Activity –
Could you print exactly the lines of the listing below, starting at the line that has "Wrangler Vintage Jean Jacket" and ending at the line that has "Warhammer 40k 1/18", and only those lines?

Supplied material –
──────

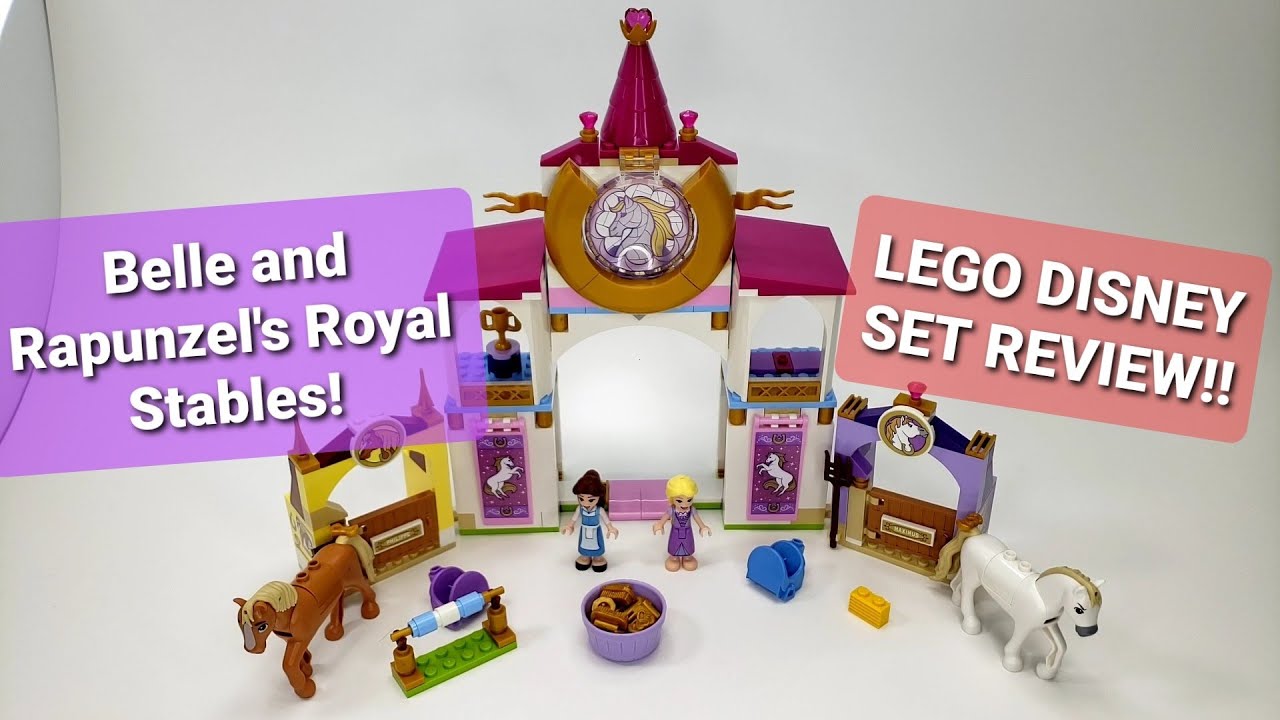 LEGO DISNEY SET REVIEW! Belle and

──────

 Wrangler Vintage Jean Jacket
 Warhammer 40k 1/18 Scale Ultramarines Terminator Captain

──────

Answer below –
 Wrangler Vintage Jean Jacket
 Warhammer 40k 1/18 Scale Ultramarines Terminator Captain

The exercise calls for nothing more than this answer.